Scotland’s ground-breaking digital arts festival NEoN will return to Dundee next month.
The seventh annual North East of North festival showcases digital arts and this year’s theme is The Spaces We’re In, an examination of the environment around us – both physical and virtual – inspired by Scotland’s Year of Innovation, Architecture and Design.
For the first time NEoN will have its own exhibition trail around Dundee, with venues including DCA, Abertay University’s Hannah Maclure Centre and DC Thomson’s former West Ward Works.
Highlights of this year’s festival include an interactive digital art installation at the Wellgate Centre and the installation of Stanza’s The Nemesis Machine at DCA.
This uses electronic components to recreate city life while small cameras take pictures of visitors and then makes their images part of the network.
DC Thomson’s former print works at West Ward will host a group exhibition featuring work by Brent Watanabe, Joseph Delappe, Linda Havenstein, Monica Studer and Christoph van den Berg.
Digital artists Genetic Moo will create an interactive game at the Wellgate Centre that will run over the four days of the festival.
Called It’s Alive, the all-ages project will allow visitors to interact with digital creatures, upload their own selfies and even see Dundee from a maggot’s-eye view.

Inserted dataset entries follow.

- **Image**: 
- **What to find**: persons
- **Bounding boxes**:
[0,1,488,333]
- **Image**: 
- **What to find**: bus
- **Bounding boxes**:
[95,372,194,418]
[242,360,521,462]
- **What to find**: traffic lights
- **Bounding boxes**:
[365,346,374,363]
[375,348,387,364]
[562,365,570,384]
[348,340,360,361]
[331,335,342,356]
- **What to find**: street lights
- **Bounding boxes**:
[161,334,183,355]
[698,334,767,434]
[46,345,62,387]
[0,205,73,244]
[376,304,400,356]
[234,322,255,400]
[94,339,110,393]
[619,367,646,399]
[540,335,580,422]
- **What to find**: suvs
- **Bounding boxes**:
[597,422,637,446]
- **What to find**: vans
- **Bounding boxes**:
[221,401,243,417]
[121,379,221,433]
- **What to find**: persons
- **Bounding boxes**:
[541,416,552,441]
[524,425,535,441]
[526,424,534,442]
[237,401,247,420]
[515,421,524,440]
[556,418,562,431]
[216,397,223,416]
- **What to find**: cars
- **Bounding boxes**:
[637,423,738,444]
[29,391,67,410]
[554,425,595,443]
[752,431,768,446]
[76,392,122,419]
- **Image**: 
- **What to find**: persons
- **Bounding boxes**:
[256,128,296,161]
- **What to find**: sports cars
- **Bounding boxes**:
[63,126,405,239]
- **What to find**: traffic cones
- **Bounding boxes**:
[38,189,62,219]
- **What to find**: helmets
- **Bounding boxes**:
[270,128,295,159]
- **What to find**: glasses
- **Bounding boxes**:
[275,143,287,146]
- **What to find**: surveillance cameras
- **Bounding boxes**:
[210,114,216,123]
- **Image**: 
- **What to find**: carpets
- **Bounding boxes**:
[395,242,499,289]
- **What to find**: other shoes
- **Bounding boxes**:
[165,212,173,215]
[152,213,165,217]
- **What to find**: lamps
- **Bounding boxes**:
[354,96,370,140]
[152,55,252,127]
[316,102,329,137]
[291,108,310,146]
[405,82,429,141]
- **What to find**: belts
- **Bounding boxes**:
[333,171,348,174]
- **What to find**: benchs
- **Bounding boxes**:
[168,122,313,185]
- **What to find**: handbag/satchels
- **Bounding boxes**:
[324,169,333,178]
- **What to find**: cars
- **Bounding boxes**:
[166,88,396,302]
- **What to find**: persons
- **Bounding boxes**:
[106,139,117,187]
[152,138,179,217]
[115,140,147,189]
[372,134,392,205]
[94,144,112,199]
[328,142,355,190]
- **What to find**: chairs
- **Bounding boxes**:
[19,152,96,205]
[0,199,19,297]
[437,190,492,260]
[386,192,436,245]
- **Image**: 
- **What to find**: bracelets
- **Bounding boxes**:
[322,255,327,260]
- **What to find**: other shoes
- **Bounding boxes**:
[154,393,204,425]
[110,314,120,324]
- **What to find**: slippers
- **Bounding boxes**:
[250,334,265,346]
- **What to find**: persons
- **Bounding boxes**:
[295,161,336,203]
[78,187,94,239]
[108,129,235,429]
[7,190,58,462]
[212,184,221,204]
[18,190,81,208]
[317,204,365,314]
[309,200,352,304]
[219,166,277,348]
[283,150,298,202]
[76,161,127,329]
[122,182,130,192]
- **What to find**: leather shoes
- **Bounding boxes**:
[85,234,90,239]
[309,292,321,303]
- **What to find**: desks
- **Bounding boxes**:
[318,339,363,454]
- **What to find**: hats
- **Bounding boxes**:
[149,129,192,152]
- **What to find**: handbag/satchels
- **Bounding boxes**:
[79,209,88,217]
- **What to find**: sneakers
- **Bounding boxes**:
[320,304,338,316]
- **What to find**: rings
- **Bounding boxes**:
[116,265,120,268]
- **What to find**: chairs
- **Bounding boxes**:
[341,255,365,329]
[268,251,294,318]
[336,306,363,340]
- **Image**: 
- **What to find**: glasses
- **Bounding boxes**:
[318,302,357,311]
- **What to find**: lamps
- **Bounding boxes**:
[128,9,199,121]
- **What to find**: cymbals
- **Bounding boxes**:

There will be an app visitors can download that will direct them around Dundee. They will then be able to listen to pieces created by Andrew Wasylyk inspired by six parts of the city.
A festival spokesperson said: “NEoN brings a new media and digital art perspective to Scotland’s Year of Innovation, Architecture and Design, by considering these real and virtual environments.
“International artists will explore and respond to the festival theme and consider alternative uses and futures for ‘The Spaces We’re In’, both virtually and materially.
“Dundee has always been a city in transition, and the digital media sector continues to be an important part of that reinvention.
“NEoN will interrogate the materials that make up our built environment – from air and glass, to cardboard and concrete to circuits and steel – and the designed devices we use to navigate it.”